SAN JOSE, Calif. Developers need to rewrite today's computer software to pave the way for tomorrow's multi-core processors that will use a variety of different cores, according to Advanced Micro Devices. The work involves a fundamental re-thinking of the current software stack, said an executive trying to rally support for the concept.
AMD has started talks with partners including Microsoft on its ideas. The company believes the work will ease the job of programming heterogeneous computer microprocessors such as its Fusion chips that will mix x86, graphics and other cores starting in 2009.
"We don't have a specific proposal, but we are out talking to partners about the concept and it is getting a lot of attention," said Chuck Moore, an AMD senior fellow who started working on the software initiative full time in mid-December.
"Over the next few months or quarters, I think we will sharpen our views and put out a proposal—and perhaps a consortium behind it," said Moore, chief architect of AMD's accelerated computing initiative. "It's not just an AMD thing.

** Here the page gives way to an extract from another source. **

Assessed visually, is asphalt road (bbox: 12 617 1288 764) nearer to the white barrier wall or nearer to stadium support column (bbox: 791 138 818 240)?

It's an open system, and lets other players innovate at different layers," he added.
AMD believes computer software needs to be re-defined in an open way much as the Open Systems Interconnection stack re-defined networking software in the late 1970's. By putting in place new levels of abstraction, the industry could let applications developers write parallel programs without needing to know the details of every multi-core processor.
In AMD's view, the new computer stack could include an expanded set of run-time environments above the operating system. They could help find, schedule, synchronize and manage chip-level resources for applications programmers. Below the operating system, virtualization software could be extended to better track and correct programming errors.
The moves are designed to tackle the growing need for a parallel programming model as the number and types of cores on a CPU rise.
"The industry is in a little bit of a panic about how to program multi-core processors, especially heterogeneous ones," said Moore. To make effective use of multi-core hardware today you need a PhD in computer science. That can't continue if we want to enable heterogeneous CPUs," he said.
Both AMD and Intel said they will ship processors that put x86 and graphics cores on the same die, probably starting in 2009. An AMD spokesman said the company will announce a number of different accelerator cores in the future.
Further in the future, PC processors are likely to use a wider variety of memory types as well. They may also use stacking technologies to create more complex system-on-chip designs, Moore added.